## Passage provided
— begin —

1 Digital Science and Computing Center, Faculty of Mathematics and Informatics, Vilnius University, Vilnius, Lithuania
2 College of Computer and Information Science, Northeastern University, Boston, MA, USA
3 European Organisation for Nuclear Research (CERN), Geneva, Switzerland
4 INFN Sezione di Pisa, Pisa, Italy
5 SLAC National Accelerator Laboratory, Menlo Park, CA 94025, USA
6 Department of Physics, Princeton University, Princeton, NJ 08540, USA
7 Fermilab, Batavia, IL 60510, USA
8 INFN-CNAF, Bologna, Italy

E-mail: Peter.Elmer@cern.ch

Abstract. We report on our investigations into the viability of the ARM processor and the Intel Xeon Phi co-processor for scientific computing. We describe our experience porting software to these processors and running benchmarks using real physics applications to explore the potential of these processors for production physics processing.

— end —

## Directive a
According to the passage, which two processors were investigated for scientific computing?

## Given data
— begin —

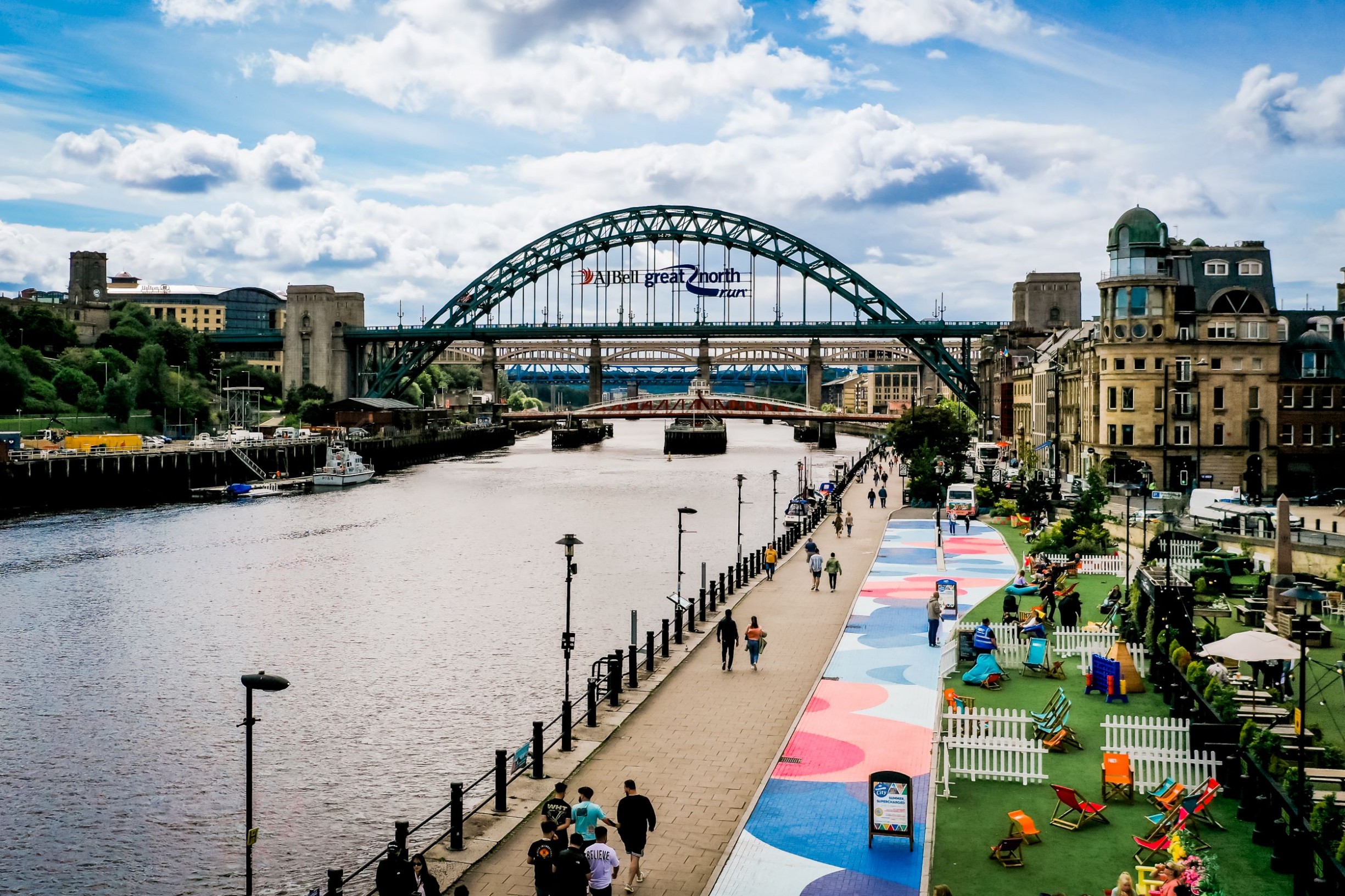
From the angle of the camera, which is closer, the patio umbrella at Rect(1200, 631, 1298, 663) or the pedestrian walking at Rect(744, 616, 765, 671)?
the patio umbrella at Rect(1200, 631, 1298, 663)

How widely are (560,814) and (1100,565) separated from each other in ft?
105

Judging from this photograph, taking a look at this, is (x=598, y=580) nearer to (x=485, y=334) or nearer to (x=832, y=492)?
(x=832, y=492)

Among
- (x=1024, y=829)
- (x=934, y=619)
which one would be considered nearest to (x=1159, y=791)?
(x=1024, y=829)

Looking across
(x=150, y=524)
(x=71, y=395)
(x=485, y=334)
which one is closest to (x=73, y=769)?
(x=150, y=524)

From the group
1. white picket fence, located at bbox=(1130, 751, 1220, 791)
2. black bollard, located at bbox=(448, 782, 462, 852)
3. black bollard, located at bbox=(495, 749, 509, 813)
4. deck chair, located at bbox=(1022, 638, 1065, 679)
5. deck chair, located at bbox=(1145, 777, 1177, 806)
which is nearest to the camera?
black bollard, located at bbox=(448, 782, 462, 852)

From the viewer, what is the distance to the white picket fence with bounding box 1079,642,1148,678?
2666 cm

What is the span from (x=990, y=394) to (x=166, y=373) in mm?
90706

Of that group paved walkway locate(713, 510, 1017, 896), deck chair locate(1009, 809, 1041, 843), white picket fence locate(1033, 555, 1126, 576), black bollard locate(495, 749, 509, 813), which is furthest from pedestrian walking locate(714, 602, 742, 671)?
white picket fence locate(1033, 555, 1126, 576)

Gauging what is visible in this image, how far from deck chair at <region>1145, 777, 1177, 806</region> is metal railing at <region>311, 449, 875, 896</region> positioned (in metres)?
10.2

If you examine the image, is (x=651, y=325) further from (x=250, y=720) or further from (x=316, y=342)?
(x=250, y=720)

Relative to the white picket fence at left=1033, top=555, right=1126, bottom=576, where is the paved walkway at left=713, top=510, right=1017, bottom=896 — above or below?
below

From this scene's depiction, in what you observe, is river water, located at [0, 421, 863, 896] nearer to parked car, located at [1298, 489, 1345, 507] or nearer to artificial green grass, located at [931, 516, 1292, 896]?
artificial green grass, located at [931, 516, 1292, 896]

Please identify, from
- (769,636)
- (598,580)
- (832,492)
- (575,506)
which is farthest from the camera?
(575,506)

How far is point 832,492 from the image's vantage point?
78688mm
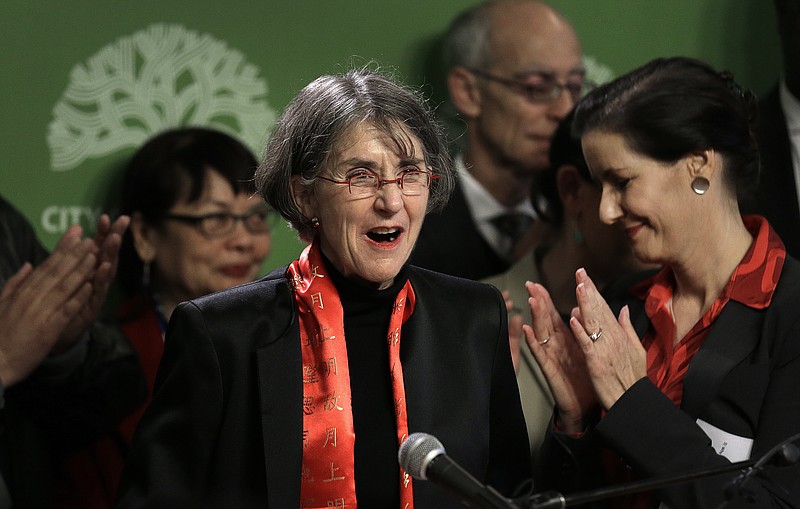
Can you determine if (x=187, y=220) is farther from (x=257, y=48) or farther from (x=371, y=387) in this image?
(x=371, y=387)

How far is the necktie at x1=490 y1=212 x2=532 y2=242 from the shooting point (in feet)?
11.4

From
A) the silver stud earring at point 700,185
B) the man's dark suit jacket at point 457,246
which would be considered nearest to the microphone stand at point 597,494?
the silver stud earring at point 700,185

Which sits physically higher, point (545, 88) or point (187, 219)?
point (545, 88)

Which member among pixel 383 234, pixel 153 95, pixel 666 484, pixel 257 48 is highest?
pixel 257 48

— end —
— begin —

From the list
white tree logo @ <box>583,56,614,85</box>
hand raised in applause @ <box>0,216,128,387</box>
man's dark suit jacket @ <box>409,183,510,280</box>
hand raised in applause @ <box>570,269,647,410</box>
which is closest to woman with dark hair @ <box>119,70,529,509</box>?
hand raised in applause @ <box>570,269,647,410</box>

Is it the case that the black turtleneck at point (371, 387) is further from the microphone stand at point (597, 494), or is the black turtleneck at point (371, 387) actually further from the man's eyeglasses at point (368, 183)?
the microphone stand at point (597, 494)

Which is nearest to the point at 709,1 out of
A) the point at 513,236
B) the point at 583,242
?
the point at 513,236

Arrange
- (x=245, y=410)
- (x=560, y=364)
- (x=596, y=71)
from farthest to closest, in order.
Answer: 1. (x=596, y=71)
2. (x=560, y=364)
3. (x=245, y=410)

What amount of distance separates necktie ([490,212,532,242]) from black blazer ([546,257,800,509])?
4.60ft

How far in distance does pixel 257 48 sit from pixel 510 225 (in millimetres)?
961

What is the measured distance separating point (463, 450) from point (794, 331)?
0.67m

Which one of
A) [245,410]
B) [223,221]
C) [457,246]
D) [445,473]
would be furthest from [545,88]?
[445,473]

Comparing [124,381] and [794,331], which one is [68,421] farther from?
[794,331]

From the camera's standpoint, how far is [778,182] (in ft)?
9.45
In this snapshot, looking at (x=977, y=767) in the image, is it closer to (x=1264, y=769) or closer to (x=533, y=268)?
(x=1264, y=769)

— end —
— begin —

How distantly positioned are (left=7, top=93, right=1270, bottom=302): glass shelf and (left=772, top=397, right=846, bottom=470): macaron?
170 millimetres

— end —

## Directive b
Collect every line of the records that contains the string "with".

## Reply a
The ARM processor and the Intel Xeon Phi co-processor.

## Reply b
From the viewer, what is the distance to the white picket fence with bounding box 1079,642,1148,678?
which is closest to woman with dark hair @ <box>119,70,529,509</box>?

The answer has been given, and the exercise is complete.